What lines in the records below mention "Check"? List them all.
☆ ☆ ☆
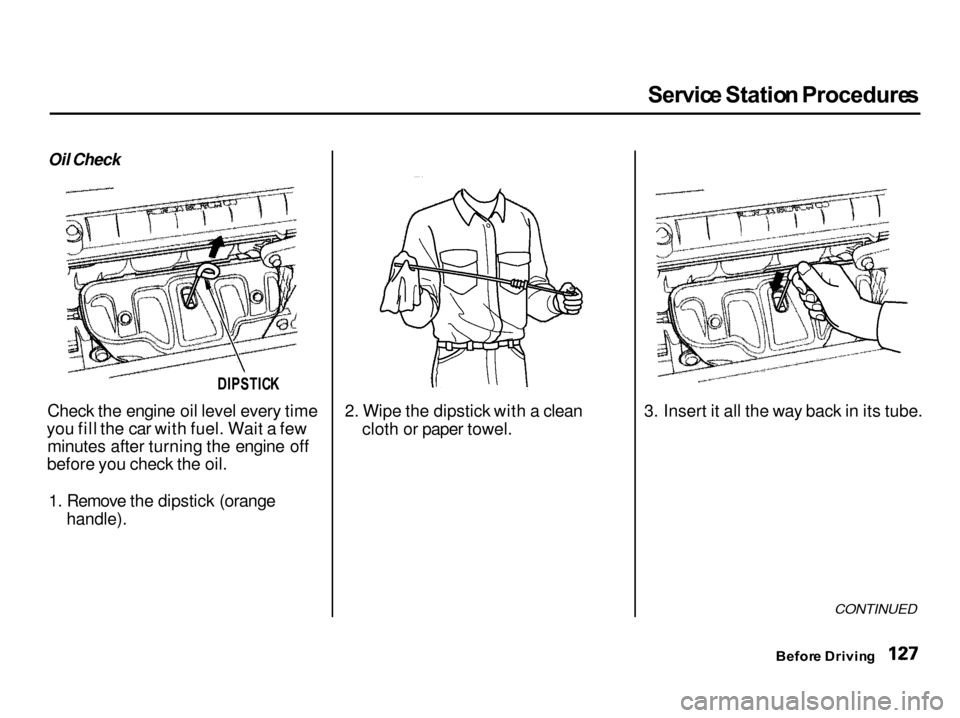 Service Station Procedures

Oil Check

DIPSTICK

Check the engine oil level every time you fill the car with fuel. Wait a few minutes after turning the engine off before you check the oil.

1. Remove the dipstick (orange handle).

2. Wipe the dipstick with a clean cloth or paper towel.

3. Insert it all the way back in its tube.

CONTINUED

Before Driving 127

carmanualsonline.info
☆ ☆ ☆
*Finished task*.
Oil Check
Check the engine oil level every time you fill the car with fuel. Wait a few minutes after turning the engine off before you check the oil.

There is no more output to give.